YOUR OBJECTIVE:
Copy out, word for word, the rows from the line containing "Time of clock at [122,115,144,135]: 4:04" through the line containing "Time of clock at [79,81,604,560]: 2:03", omitting the pictures.

+++ PROVIDED ENTRIES +++

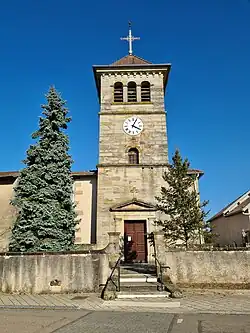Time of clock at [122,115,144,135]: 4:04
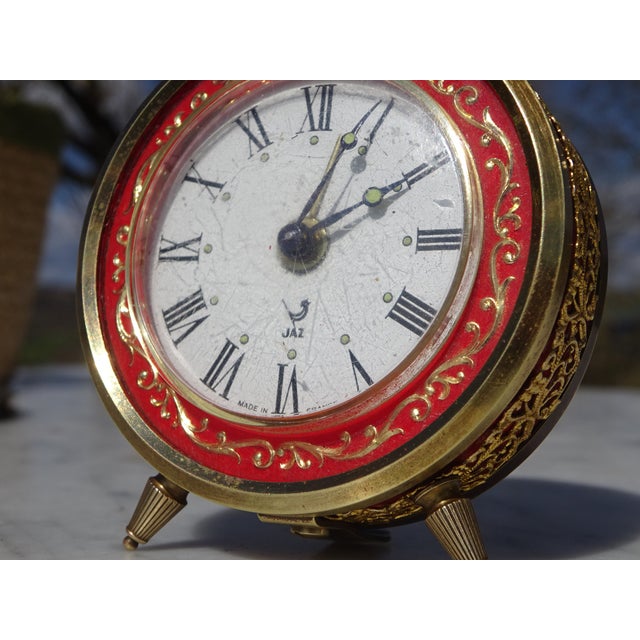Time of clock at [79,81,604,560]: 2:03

+++
+++ PROVIDED ENTRIES +++

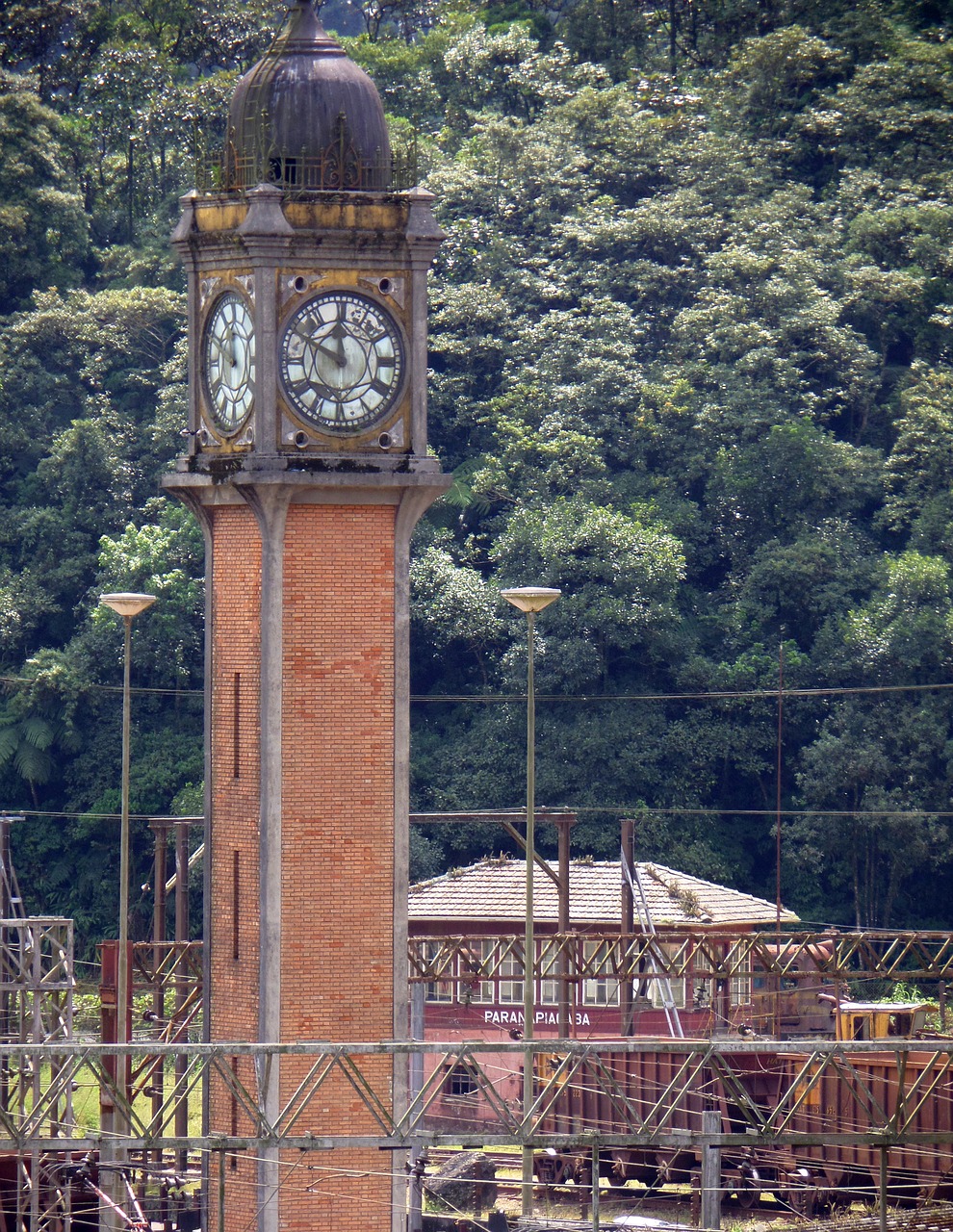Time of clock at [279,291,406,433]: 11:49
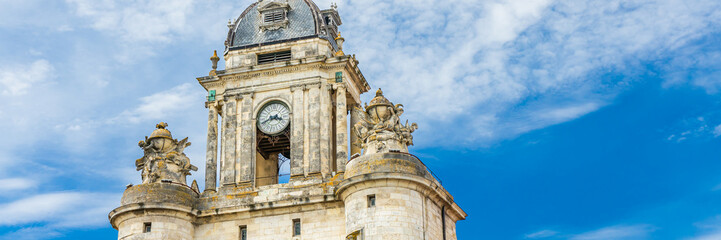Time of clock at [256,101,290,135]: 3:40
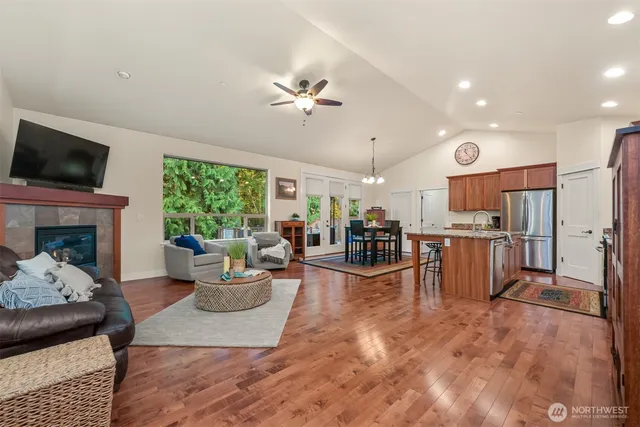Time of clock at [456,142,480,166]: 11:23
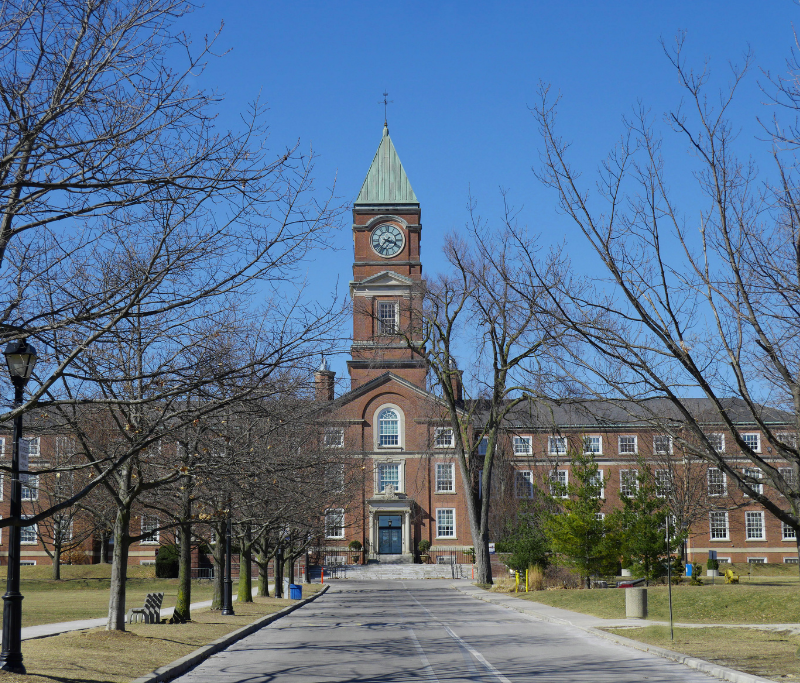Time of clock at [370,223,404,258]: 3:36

+++

COMPLETE OUTPUT:
Time of clock at [122,115,144,135]: 4:04
Time of clock at [79,81,604,560]: 2:03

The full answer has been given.